# Pride Fighting Decade Documentary Video



## daitrong (May 27, 2007)

http://www.mmascraps.com/

It's really long, and really good. Probably should save it when you have a lot of free time to watch it.


----------



## Cartheron (Sep 5, 2007)

daitrong said:


> http://www.mmascraps.com/
> 
> It's really long, and really good. Probably should save it when you have a lot of free time to watch it.


I've watched this before. It is excellent. Well worth watching. :thumbsup:


----------



## JIKI (Jan 22, 2008)

great doc imo 
wandi ftw


----------



## Pop'n'Shroomz (Feb 2, 2008)

Just watched it. Excellent! Made me remember why I love the sport so much, and made me miss PRIDE even more.
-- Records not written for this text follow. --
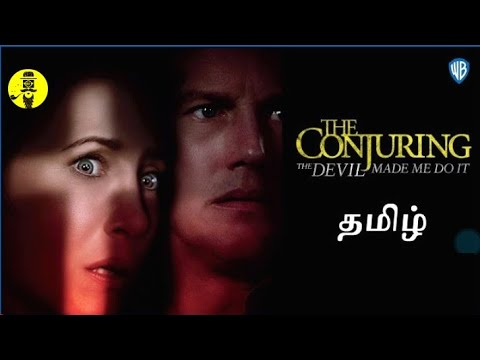 Download Conjuring 3 Tamil Dubbed Movie| Conjuring 3 Tamil OTT Release Date| The Devil Made Me Do IT Review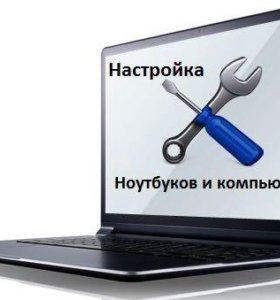 Настройка ноутбука и пк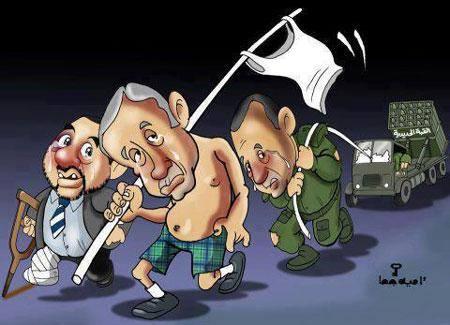 Gaza WON!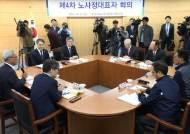 [단독]노사정위에서 국민연금 개혁 논의 합의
UPDATE: The part with Big Nog vs. Sapp in that docu has got to be one of the most intense things I've seen in ages, the music, the crowd...DAMN.


----------



## Shamrock-Ortiz (Sep 22, 2006)

Yeah i watched that a while back, great vid.


----------



## _JB_ (May 30, 2007)

Good HL.


----------



## Pop'n'Shroomz (Feb 2, 2008)

Anybody know how I can burn this onto a dvd?


----------